## 問題 A
教師生活を振り返る文書抜粋のうち、「宮崎県えびの市立加久藤中学校 教諭 山下」を含む語句から始まり「学級担任経験:8年間(8クラス)」で終わる部分を、一字一句変えずに書き写すこと。
## 問題 B
中学校教諭が教師生活を振り返る文章を、最後に示された行の後から書き継ぐこと。

宮崎県えびの市立加久藤中学校 教諭 山下 豪一

 早いもので、臨時任用の2年間を含め、ことしで教師生活18年目を迎えます。振返ってみると、長いようであっという間の18年でした。
 ふと思いつき、どれぐらいの生徒・保護者と付き合ってきたのか考えてみました。これまでかかわった人々を、担任教科の社会科を教えた生徒と、学級担任をしたクラスの保護者に限定して、クラスの平均生徒数を30人と考えて下記のように計算しました。

 18年間に教科を担当したクラス数:67クラス
       × クラス平均生徒数:30名 = 2,010人
 学級担任経験:8年間(8クラス)

## 以下のデータ
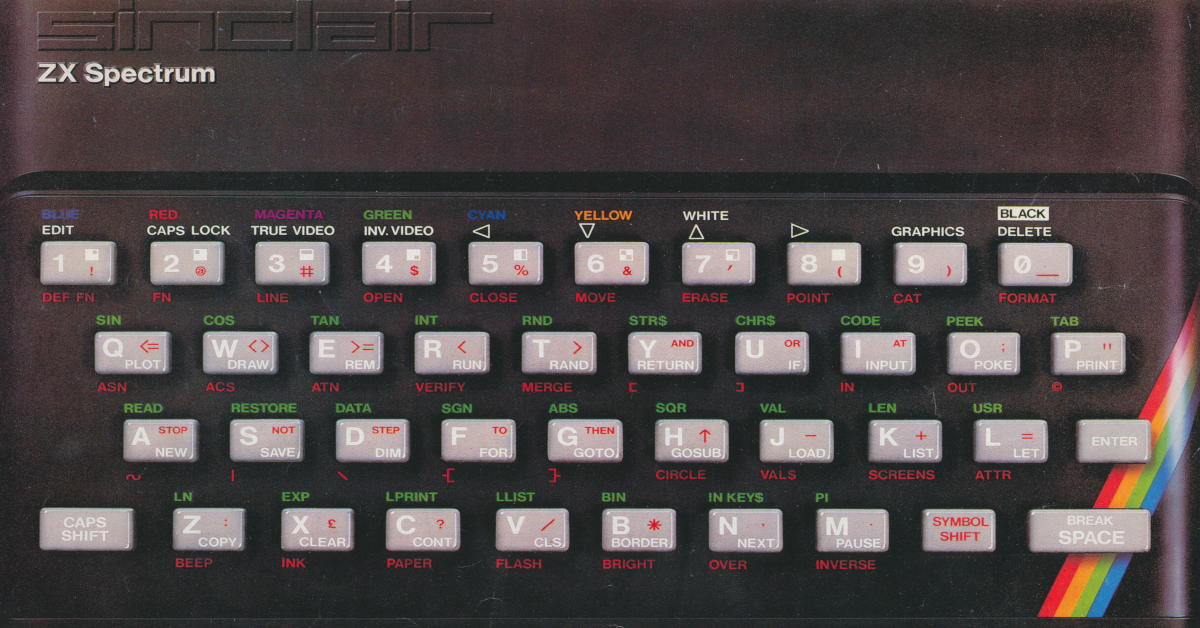 Sinclair ZX81 & Spectrum Computers – Lanner Chronicle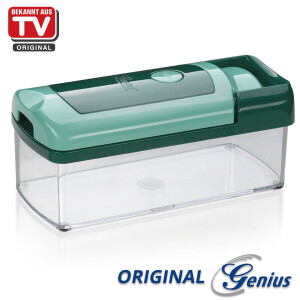 Genius Nicer Dicer Fusion smaragdgrün, 13tlg.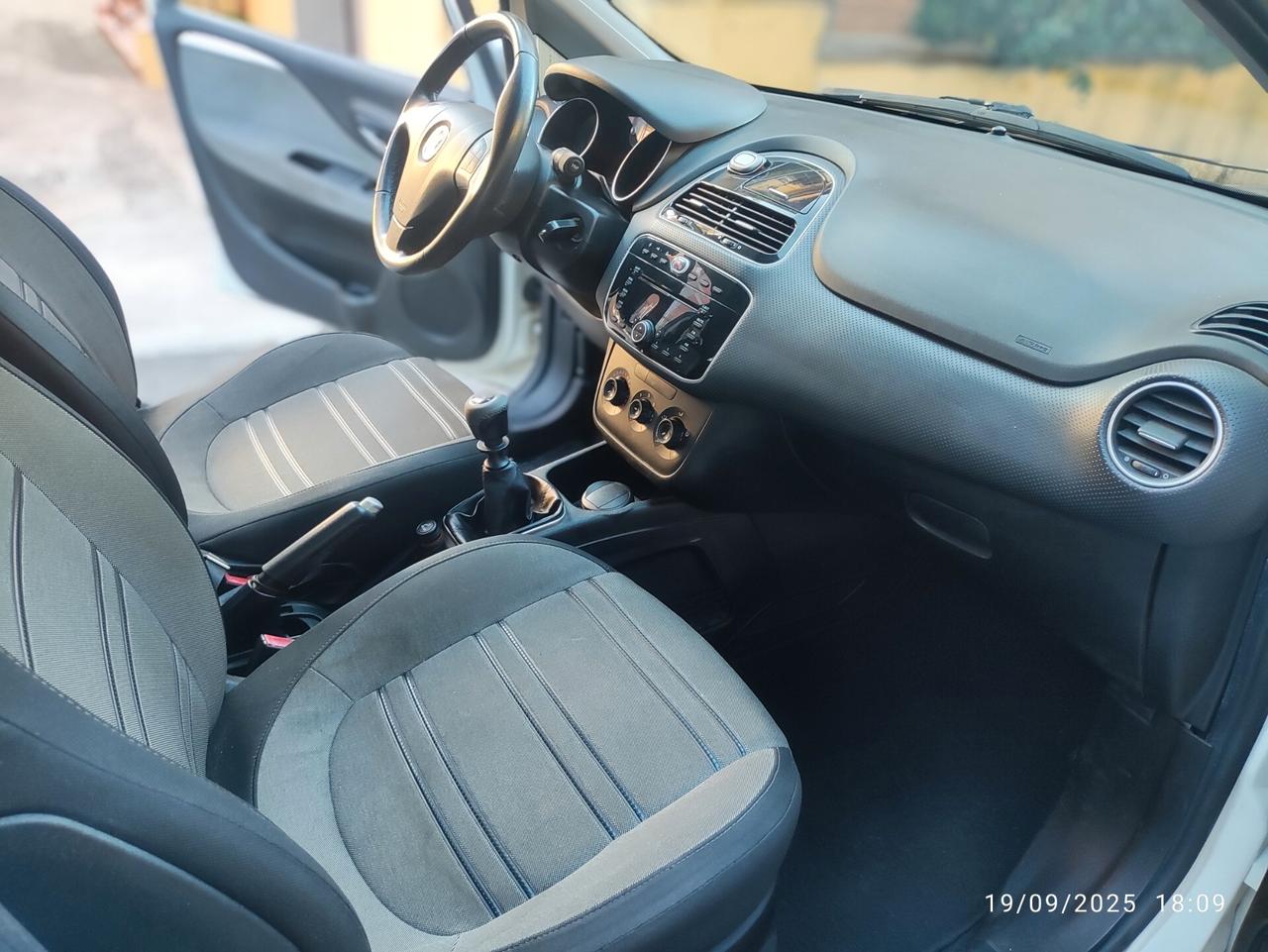 Fiat Punto Evo 1.2 5 porte S&S MyLife euro 5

## 解答 A
宮崎県えびの市立加久藤中学校 教諭 山下 豪一

 早いもので、臨時任用の2年間を含め、ことしで教師生活18年目を迎えます。振返ってみると、長いようであっという間の18年でした。
 ふと思いつき、どれぐらいの生徒・保護者と付き合ってきたのか考えてみました。これまでかかわった人々を、担任教科の社会科を教えた生徒と、学級担任をしたクラスの保護者に限定して、クラスの平均生徒数を30人と考えて下記のように計算しました。

 18年間に教科を担当したクラス数:67クラス
       × クラス平均生徒数:30名 = 2,010人
 学級担任経験:8年間(8クラス)

## 解答 B
  × クラス生徒:30名 × 保護者数:2人 = 480人

合計 2,490人

 その数の多さに,驚いてしまいました。今まで意識していなかった,教師生活の長さを実感した瞬間でもありました。思えば,最初に担任した生徒は,もう立派な青年に成長し,隣の中学校の教師になっていたり,総合的な学習で招く地域講師の中にも,教え子の名前が挙がったりする事も珍しく無くなりました。

 ところで,教師生活が長くなるにつれて,困った場面に出くわす機会が多くなった事に気付きました。とある地元スーパーでの出来事,

50代女性:「先生,お久しぶりですね…。お変わりないようで,お元気そうですね。いや、ちょっと体格が良くなられましたね。」 … 突然、50代の女性に声をかけられました。

私:心の中で『誰だっけ???』… と思い出せず、あせりながら、
「本当にお久しぶりですね,お母さんも以前に増して,美人になりましたね。」などと、冗談を交えながらも,必死で記憶の引出しをかき回して,誰だか思い出そうとします。

50代女性:「おかげさまで,A子も今年大学を卒業して,福岡で就職しました。部活の柔道で鍛えていただいたお陰で,元気にやっています。」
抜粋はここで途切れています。